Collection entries
◆ ◆ ◆ ◆

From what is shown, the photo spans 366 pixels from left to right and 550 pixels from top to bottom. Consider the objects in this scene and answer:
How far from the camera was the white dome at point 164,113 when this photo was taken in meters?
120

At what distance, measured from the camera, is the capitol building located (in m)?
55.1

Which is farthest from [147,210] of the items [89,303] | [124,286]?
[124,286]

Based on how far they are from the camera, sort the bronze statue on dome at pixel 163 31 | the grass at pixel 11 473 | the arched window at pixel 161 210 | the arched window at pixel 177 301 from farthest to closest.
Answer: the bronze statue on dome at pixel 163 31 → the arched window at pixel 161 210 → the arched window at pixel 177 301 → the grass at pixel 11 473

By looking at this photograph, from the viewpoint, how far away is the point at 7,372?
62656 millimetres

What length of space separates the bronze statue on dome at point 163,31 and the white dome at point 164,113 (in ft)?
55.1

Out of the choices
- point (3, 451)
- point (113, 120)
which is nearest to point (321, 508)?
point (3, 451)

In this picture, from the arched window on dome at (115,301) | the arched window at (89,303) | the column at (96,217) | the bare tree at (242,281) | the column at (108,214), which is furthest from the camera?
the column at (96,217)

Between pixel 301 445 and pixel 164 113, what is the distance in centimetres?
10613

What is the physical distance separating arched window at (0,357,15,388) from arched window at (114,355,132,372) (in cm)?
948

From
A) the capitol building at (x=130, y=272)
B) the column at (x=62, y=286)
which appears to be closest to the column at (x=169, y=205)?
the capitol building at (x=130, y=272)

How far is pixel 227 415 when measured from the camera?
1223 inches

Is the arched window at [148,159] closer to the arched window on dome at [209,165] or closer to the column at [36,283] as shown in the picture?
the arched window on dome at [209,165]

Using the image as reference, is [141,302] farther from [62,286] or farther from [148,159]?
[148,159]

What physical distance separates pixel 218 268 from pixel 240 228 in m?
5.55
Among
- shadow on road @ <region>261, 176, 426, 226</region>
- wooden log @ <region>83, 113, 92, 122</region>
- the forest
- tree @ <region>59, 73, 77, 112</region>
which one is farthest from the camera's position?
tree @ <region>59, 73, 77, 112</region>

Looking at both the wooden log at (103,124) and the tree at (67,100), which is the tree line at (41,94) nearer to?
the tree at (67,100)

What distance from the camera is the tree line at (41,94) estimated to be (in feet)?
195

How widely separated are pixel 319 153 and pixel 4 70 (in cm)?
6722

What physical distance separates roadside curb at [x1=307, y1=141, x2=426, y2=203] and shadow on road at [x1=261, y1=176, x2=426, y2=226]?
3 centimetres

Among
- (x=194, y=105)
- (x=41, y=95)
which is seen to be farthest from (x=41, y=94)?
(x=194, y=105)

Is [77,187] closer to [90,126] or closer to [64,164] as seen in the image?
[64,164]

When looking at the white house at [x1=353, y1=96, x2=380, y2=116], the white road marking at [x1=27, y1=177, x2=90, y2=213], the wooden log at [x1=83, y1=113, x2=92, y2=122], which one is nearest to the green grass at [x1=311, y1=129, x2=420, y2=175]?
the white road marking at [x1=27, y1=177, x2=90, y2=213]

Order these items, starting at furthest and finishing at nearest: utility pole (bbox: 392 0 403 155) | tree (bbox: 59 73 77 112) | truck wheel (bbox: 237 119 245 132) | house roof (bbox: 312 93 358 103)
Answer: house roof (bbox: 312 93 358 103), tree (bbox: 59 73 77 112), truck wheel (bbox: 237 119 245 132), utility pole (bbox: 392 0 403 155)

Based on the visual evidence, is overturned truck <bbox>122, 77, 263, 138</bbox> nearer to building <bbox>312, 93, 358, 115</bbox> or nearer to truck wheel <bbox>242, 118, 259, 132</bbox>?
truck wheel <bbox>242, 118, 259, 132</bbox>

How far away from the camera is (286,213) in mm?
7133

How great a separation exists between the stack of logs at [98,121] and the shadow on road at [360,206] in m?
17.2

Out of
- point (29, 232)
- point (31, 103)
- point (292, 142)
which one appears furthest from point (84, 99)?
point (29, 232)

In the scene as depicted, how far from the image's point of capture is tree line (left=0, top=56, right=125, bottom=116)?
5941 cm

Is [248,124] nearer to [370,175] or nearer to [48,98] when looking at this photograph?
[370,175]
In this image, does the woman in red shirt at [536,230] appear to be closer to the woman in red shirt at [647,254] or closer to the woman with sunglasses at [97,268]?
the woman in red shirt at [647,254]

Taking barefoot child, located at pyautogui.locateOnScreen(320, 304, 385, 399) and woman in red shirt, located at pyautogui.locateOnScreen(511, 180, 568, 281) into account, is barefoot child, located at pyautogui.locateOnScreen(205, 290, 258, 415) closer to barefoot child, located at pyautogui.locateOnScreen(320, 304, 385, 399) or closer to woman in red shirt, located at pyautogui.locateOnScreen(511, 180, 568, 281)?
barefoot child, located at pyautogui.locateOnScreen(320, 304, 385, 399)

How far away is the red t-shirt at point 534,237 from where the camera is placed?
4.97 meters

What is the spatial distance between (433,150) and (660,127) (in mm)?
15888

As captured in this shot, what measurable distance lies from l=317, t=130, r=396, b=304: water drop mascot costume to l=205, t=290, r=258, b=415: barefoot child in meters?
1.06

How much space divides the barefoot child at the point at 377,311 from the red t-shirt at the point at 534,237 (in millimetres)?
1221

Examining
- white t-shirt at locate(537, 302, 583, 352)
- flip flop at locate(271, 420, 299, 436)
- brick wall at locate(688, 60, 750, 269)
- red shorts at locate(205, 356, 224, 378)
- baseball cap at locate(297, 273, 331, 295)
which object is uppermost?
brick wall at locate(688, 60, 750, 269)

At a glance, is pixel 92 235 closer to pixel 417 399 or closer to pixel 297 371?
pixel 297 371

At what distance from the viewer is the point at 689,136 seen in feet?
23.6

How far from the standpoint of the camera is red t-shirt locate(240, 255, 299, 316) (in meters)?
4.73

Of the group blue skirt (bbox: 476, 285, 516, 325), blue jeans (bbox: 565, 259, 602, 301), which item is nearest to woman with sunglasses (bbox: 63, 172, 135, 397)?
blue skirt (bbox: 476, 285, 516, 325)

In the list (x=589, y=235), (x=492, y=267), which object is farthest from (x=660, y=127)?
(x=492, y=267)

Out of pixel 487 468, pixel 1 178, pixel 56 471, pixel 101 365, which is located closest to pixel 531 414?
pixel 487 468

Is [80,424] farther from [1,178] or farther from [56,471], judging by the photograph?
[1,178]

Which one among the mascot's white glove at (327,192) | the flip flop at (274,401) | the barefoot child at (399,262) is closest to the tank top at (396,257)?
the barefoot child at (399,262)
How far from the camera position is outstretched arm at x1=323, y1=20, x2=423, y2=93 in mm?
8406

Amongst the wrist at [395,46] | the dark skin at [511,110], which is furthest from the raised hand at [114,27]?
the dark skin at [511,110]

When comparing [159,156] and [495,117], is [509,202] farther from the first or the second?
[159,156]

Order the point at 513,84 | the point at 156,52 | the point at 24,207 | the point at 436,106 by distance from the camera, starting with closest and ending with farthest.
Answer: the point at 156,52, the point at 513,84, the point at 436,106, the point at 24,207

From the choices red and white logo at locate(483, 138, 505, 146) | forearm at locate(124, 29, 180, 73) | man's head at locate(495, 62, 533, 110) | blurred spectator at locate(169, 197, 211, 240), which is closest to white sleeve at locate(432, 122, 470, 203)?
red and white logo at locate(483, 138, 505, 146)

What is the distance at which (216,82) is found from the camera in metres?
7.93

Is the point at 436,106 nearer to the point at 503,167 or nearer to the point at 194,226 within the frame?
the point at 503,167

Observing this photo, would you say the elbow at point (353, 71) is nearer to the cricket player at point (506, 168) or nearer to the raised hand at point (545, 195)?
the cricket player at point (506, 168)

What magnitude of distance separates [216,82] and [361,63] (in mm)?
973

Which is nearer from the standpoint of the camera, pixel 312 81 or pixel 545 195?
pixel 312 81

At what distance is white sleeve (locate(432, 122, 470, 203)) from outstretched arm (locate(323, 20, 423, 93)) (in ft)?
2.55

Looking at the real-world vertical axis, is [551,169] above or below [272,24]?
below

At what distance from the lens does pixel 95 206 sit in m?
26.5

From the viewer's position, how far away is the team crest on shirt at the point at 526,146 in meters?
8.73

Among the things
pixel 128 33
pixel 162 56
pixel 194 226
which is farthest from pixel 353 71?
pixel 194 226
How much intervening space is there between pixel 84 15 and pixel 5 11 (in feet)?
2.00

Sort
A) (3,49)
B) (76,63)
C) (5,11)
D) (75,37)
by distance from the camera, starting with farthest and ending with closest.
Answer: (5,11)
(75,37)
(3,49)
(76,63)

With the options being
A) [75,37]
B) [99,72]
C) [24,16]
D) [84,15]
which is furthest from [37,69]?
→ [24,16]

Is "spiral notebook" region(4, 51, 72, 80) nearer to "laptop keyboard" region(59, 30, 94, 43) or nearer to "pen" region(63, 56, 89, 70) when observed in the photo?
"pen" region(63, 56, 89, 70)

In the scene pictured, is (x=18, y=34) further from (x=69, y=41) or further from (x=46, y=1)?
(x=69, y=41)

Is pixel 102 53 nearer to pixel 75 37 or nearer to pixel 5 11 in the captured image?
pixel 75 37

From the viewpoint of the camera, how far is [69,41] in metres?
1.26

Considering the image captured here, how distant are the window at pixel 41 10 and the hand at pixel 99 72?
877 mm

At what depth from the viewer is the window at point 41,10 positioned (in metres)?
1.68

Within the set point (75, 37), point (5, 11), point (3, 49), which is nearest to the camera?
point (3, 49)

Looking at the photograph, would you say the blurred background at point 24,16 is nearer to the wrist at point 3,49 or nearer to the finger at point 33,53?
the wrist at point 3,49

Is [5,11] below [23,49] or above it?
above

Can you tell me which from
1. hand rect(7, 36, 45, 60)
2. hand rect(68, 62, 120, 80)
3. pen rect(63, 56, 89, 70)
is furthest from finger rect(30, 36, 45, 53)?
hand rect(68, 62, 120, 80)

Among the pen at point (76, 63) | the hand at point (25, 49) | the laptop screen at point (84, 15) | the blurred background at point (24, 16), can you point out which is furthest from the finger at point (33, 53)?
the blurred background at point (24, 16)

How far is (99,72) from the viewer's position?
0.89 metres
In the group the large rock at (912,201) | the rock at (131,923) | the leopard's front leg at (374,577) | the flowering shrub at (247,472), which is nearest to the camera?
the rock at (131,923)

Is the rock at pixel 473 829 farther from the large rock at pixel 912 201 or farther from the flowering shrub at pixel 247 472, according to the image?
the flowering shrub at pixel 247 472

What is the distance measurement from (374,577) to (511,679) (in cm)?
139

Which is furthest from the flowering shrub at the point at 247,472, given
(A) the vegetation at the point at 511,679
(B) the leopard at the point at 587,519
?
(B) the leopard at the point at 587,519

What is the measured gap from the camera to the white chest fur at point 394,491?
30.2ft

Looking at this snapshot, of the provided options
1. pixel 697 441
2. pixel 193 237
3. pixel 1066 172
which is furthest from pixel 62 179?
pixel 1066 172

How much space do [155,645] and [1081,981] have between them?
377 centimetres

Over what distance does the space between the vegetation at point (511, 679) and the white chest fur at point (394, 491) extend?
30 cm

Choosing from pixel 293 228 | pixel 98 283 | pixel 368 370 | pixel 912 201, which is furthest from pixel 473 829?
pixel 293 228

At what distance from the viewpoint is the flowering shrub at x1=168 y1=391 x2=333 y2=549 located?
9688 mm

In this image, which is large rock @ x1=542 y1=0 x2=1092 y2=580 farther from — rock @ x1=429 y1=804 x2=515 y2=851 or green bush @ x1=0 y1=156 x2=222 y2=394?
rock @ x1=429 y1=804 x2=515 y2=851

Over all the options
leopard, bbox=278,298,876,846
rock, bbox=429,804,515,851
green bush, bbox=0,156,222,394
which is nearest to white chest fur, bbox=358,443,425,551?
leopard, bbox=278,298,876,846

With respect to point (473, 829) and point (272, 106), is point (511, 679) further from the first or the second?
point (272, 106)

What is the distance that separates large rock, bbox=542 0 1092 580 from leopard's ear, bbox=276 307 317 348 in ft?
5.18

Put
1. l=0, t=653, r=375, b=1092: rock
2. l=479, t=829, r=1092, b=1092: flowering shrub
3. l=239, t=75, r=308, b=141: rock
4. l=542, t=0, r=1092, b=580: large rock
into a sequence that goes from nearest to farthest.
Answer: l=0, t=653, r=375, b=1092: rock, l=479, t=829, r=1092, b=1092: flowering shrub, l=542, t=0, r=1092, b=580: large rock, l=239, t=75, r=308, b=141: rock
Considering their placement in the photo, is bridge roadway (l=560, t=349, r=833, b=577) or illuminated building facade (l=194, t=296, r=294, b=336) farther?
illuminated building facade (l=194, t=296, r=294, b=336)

◆ ◆ ◆ ◆

TASK DIRECTIONS →
Repeat, word for word, every line from the line that contains "What is the distance that" to the end of the entries; include both of those lines and no others.

EXERCISE RESULT →
What is the distance that separates large rock, bbox=542 0 1092 580 from leopard's ear, bbox=276 307 317 348 in ft?
5.18

Put
1. l=0, t=653, r=375, b=1092: rock
2. l=479, t=829, r=1092, b=1092: flowering shrub
3. l=239, t=75, r=308, b=141: rock
4. l=542, t=0, r=1092, b=580: large rock
into a sequence that goes from nearest to farthest.
Answer: l=0, t=653, r=375, b=1092: rock, l=479, t=829, r=1092, b=1092: flowering shrub, l=542, t=0, r=1092, b=580: large rock, l=239, t=75, r=308, b=141: rock
Considering their placement in the photo, is bridge roadway (l=560, t=349, r=833, b=577) or illuminated building facade (l=194, t=296, r=294, b=336) farther?
illuminated building facade (l=194, t=296, r=294, b=336)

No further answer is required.